Monday, May 20, 2013

Pentecost Monday

The liturgy today recalls the Descent of the Holy Ghost on the Apostles; and the Church extends the commemoration of it over eight days. Originally, the feast of Pentecost brought to an end in Rome the fifty days of the Easter celebrations and introduced the fast of the Ember Days of the summer quarter. Afterwards, it became customary to continue the festivity for two more days, the Monday and the Tuesday, and, finally—after the time of Pope St. Leo the Great—it was extended, like the Octave of Easter, through the entire week. The station was at St. Peter in Chains to avoid having two successive stations at the Vatican, and to remind the faithful of the fortitude wherewith the Apostles were endowed by the Holy Ghost on the day of Pentecost.

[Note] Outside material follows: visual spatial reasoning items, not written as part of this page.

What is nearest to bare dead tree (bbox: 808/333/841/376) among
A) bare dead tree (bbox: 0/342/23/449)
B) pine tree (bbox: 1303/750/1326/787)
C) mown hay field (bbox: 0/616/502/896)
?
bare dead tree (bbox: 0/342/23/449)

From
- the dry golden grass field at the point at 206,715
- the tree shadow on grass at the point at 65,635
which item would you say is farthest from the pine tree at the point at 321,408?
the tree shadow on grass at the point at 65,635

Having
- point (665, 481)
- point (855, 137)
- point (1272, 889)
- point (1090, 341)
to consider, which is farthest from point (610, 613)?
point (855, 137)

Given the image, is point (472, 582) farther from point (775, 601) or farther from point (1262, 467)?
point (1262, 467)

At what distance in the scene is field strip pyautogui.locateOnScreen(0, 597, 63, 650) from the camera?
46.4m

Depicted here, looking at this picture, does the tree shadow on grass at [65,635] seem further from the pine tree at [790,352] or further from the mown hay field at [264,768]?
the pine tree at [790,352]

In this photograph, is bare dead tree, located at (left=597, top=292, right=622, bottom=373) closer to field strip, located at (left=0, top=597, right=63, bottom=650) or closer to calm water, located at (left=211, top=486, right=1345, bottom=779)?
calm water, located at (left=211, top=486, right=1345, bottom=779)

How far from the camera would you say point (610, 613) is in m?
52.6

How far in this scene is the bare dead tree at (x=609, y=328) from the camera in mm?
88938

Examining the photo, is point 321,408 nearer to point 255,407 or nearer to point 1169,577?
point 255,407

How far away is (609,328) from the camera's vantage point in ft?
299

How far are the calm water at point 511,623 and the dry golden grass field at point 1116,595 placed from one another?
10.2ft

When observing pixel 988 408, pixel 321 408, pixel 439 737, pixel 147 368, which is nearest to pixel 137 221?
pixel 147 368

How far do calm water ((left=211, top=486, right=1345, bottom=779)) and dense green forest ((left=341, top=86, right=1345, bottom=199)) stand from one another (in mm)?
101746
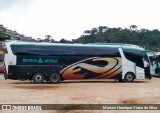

Also, Peter, who once trembled at being questioned about Jesus by a woman, now that he has received the gift of the Holy Ghost, rejoices at being bound with chains for Jesus’ sake.

In the Epistle, several gentiles are touched with grace on hearing Peter’s preaching, and they profess themselves believers in Jesus, the Son of God. The moment is thus come for the Apostle to throw the Church open to the Gentile world. Today’s Gospel shows the immense contrast between God and man. God so loves the world that, in order to save it, He sacrifices His only-begotten Son, while mankind repays this supreme love with utter ingratitude and obstinately chooses darkness rather than light.

The Gift of Piety, or Godliness

The gift of the Fear of God is intended as a cure for our pride; the gift of Godliness (or Piety) is infused into our souls by the Holy Ghost, in order that we may resist self-love, which is one of the passions of our fallen nature, and the second hindrance to our union with God. The heart of a Christian is not made to be either cold or indifferent; it must be affectionate and devoted, otherwise it can never attain the perfection for which God, who is Love, has graciously created it.

The Holy Ghost, therefore, puts the Gift of Godliness into the soul, by inspiring it with a filian affection for her Creator. You have received, says the Apostle, the Spirit of adoption of Sons, whereby we cry to our God, Abba! Father! This disposition enables man to nourish within him a sorrow for his sins, in consideration of the divine mercy which has borne with and forgiven him, and of the Sufferings and Death of his Redeemer. It makes him thirst for God’s glory to spread, and eventually his greatest joy is to see others grow in their love and devotedness in the service of the sovereign Good. He is filled with filial submission to his Heavenly Father, whose every will he is most ready to do.

This devotion to God, which results from the gift of Godliness, and unites the soul to her Creator by filial love, makes her love all God’s creatures, inasmuch as they are the work of his hands and belong to him. His love is not limited to the citizens of heaven; it is extended also to his fellow creatures here on earth, for the gift of Godliness makes him find Jesus in them. He is kind to everyone, without exception. He forgives injuries, bears with the imperfections of others, and where an excuse is possible for his neighbor, he makes it. He has compassion on the poor, and is attentive to the sick. He weeps with those who weep, and rejoices with those who rejoice.

All this is found in those who use the gift of Godliness.